I’ve never made it a secret that I am utterly and completely in love with Avenue Q. I was thrilled, surprised and elated when it was presented with the Tony for Best Musical and disappointed when I learned that it would only play Las Vegas (in addition to New York) instead of going on a National tour so the entire country could witness its brilliance. I was ecstatic when one of the show’s creators Jeff Marx contacted me out of the blue giving me an opening to request an interview with him and writing partner Bobby Lopez, which ran on Gothamist in December 2004.

(Data shown)
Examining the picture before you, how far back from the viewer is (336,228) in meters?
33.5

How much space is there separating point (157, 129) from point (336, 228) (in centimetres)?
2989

(Exercise tasks)
1 > Decide whether each statement below agrees with the Avenue Q passage. Answer yes or no for (a), (b) and (c), and quote the words of the passage that decide each one. (a) The writer was disappointed that the show would not go on a national tour. (b) The writer reached out to Jeff Marx first to ask for an interview. (c) The interview ran on Gothamist in December 2004.
2 > Copy, word for word, the part of the Avenue Q passage between "I’ve never made" and "in December 2004.", inclusive.
3 > Write the text that comes next in the Avenue Q passage, starting after its final sentence.

(Results by task)
1 >
(a) Yes: "disappointed when I learned that it would only play Las Vegas (in addition to New York) instead of going on a National tour"
(b) No: "one of the show’s creators Jeff Marx contacted me out of the blue"
(c) Yes: "which ran on Gothamist in December 2004"

2 >
I’ve never made it a secret that I am utterly and completely in love with Avenue Q. I was thrilled, surprised and elated when it was presented with the Tony for Best Musical and disappointed when I learned that it would only play Las Vegas (in addition to New York) instead of going on a National tour so the entire country could witness its brilliance. I was ecstatic when one of the show’s creators Jeff Marx contacted me out of the blue giving me an opening to request an interview with him and writing partner Bobby Lopez, which ran on Gothamist in December 2004.

3 >
Thankfully, Avenue Q even became an unqualified commercial success, and now, it’s a record-holder. Tonight’s performance marks the 1,296th time the show has played on the stage of the Golden Theatre, breaking a more than 60 year old record held by the Patrick Hamilton play Angel Street. Now, roughly 1,300 performances is nothing compared to the true Broadway stalwarts. For nearly a decade, the record had been held by A Chorus Line which played 6,137 times. Cats came along, roundly trouncing that number with 7, 485 performances before finally (and mercifully) expiring in 2000. Meanwhile, it was only about a year ago that Cats’ reign was cut short by fellow Andrew Lloyd Weber spectacle The Phantom of the Opera which should be some where around 7,762 shows … and still counting. But blockbuster shows like those are the exception, not the rule.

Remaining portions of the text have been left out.